Description du projet sur deux ans (2010-2012)
Compte tenu de ces résultats, le projet prendra en compte deux degrés de fabrication de compost, à savoir individuel et artisanal. La méthode semi-industrielle est écartée du fait de la faiblesse des revenus locaux et du fort taux de chômage (qui avoisine 40%).
Un terrain favorable à la mise en œuvre d’une plateforme artisanale de compostage a été identifié dans le quartier Keleng, zone rurale relativement proche du centre ville et accessible.
L’objectif est de traiter dans un premier temps une tonne de déchets par jour, pour atteindre 2 tonnes par jour fin 2010. Ce site sera alimenté par un apport direct des déchets par les ménages des environs (majorité de mini-cités étudiantes) et les déchets qui seront collectés par le personnel dans un rayon de 1 km à l’aide de pousse-pousse et brouettes. Le site de 3000 m² sera aménagé comme suit :
- Une zone de réception et pesage des déchets ;
- Une table de tri (on tentera de recycler les matières qui peuvent l’être);
- Une zone de fermentation en andains (tas de 2 à 5 m3);
- Une zone de maturation;
- Une zone de tamisage et mise en sacs;
- Un hangar de stockage du matériel et du compost prêt à la vente;
- Une zone d’expérimentation du compost sur cultures locales.
La population ayant montré un fort intérêt pour la fabrication personnelle de compost, des sessions de formations seront proposées sous forme de démonstrations, ateliers, émissions radio et plaquettes explicatives.
En termes d’organisation, les instances en charge de ce projet seront :
- Un Comité de Pilotage composé d’agents communaux et des partenaires dont le rôle consiste en la coordination et le suivi du projet (une dizaine de personnes);
- Une Cellule d’Exécution, composée d’une dizaine de personnes à recruter au sein des associations et populations locales, pour la production, promotion, vente du compost.

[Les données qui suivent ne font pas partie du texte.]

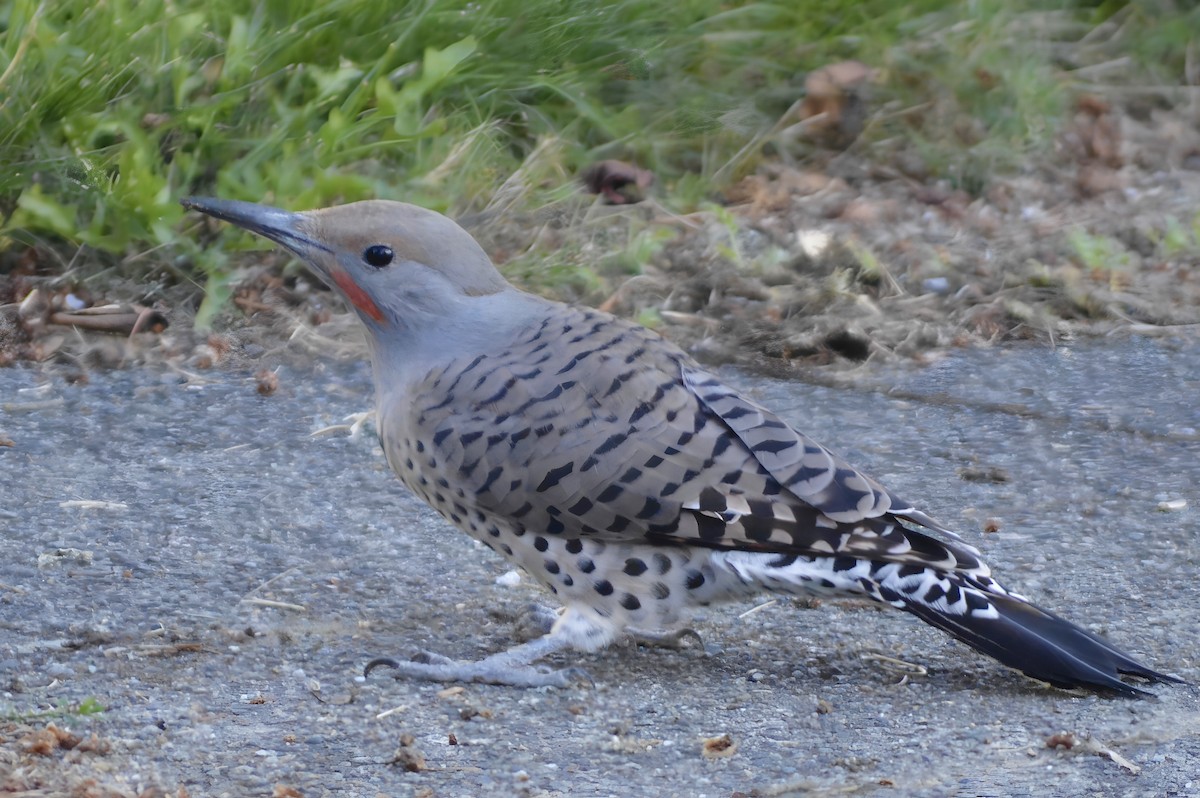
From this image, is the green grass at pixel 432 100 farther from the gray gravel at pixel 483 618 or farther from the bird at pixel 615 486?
the bird at pixel 615 486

Les activités à mettre en place pour le bon déroulement du projet sur les deux premières années sont décrites dans le planning prévisionnel proposé ci-après. Notons qu’en parallèle de ce projet de compostage, un plan de gestion globale des ordures ménagères sur trois ans est mis en place en partenariat avec la Commune de Dschang et l’association ELANS (Ensemble pour l’Action Nord Sud), basée à Lille.
Le budget d’un tel projet s’élève à près de 100 000 €. La moitié sera financée par le Fonds Français pur l’Environnement Mondial (FFEM), après que ce dernier ait retenu notre projet en octobre 2009 dans le cadre de son Programme des Petites Initiatives. ERA-Cameroun est chargé du recrutement et de l’emploi des salariés, la Mairie de Dschang met à disposition ses locaux et les compétences de ses services communaux, tandis que le Cefrepade apporte son appui technique grâce à l’expertise de ses chercheurs en matière de compostage.
Aujourd’hui (mars 2010), la première phase du projet a débuté avec le recrutement des ressources locales et une première partie du financement accordé par le FFEM. En parallèle, un travail débute portant sur le bilan carbone de l’opération, qui permettra de chiffrer la quantité d’émissions de gaz à effet de serre (méthane en particulier) évités grâce au compostage de la matière fermentescible au lieu de sa mise en décharge.